_DOCUMENT_.

According to the ordoliberals, the three major doctrines—liberalism, socialism, interventionism—failed to recognize the essential task of shaping the framework of a market economy. Liberalism failed because of its “confidence in the spontaneous realization of the natural order,” socialism because of its “confidence in an inevitable evolutionary process,” and interventionism because of an “ad hoc approach to economic policies” (Eucken 1948a, 40). In short, the old social question, far from being resolved through public policy, had been joined by unemployment and insecurity (the new social question)—problems due precisely to mismatch interventions detrimental to economic stability. The ordoliberals aimed to break out of what they saw as a vicious circle between increased political intervention, on the one hand, and increased social distress, on the other.

4.1.2 The Ordoliberal Social Question

From an ordoliberal perspective, behind the problem of lack of freedom lies the issue of the rise of economic powers, both private and public. As we have seen, Eucken pointed out that social security and social justice were, regrettably, “the great question of the hour.” These demands came from both workers and entrepreneurs and were characteristic of the post-First World War period (Eucken 1932b). Demands for security and justice gradually found an answer in what the ordoliberals perceived as state ownership of the economic process, whether in a totalitarian version (the Bolshevik, fascist, or National Socialist regimes) or in a more moderate version (the interventionism associated with Keynesianism). In this respect, a liberal order based on the freedom of individuals in the economic sphere seemed outdated in view of the economic and political crises of the interwar period.

_SOURCE MATERIAL_.

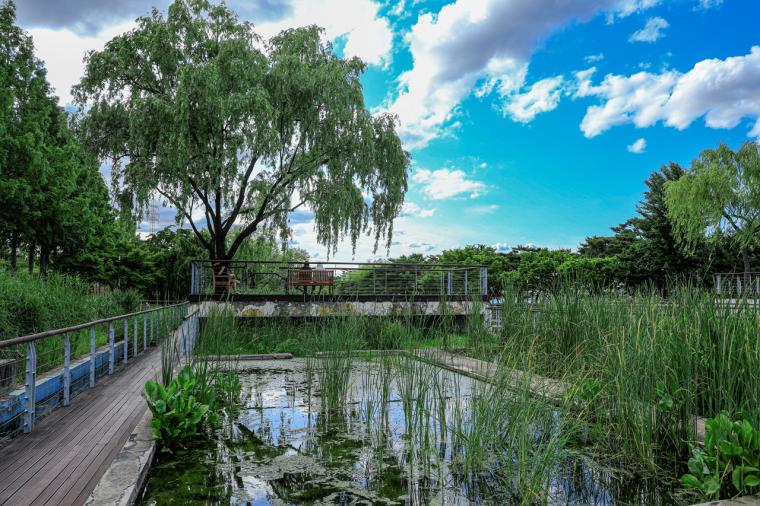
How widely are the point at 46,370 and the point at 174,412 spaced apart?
3.05m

_SET TASKS_.
1/ In the ordoliberalism text, what was the reason interventionism failed?
2/ Can you rewrite the stretch of the ordoliberalism text from "According to the" through "on the other.", with "socialism" changed to "collectivism"?
3/ Do these statements agree with the ordoliberalism text? Answer yes or no for each and quote the deciding words. (a) The demands for security and justice came only from workers. (b) Unemployment and insecurity are called the new social question. (c) The interventionism associated with Keynesianism is described as a more moderate version.

_EXPECTED ANSWERS_.
1/ It failed because of an "ad hoc approach to economic policies."

2/
According to the ordoliberals, the three major doctrines—liberalism, collectivism, interventionism—failed to recognize the essential task of shaping the framework of a market economy. Liberalism failed because of its “confidence in the spontaneous realization of the natural order,” collectivism because of its “confidence in an inevitable evolutionary process,” and interventionism because of an “ad hoc approach to economic policies” (Eucken 1948a, 40). In short, the old social question, far from being resolved through public policy, had been joined by unemployment and insecurity (the new social question)—problems due precisely to mismatch interventions detrimental to economic stability. The ordoliberals aimed to break out of what they saw as a vicious circle between increased political intervention, on the one hand, and increased social distress, on the other.

3/
(a) No: "These demands came from both workers and entrepreneurs"
(b) Yes: "had been joined by unemployment and insecurity (the new social question)"
(c) Yes: "in a more moderate version (the interventionism associated with Keynesianism)"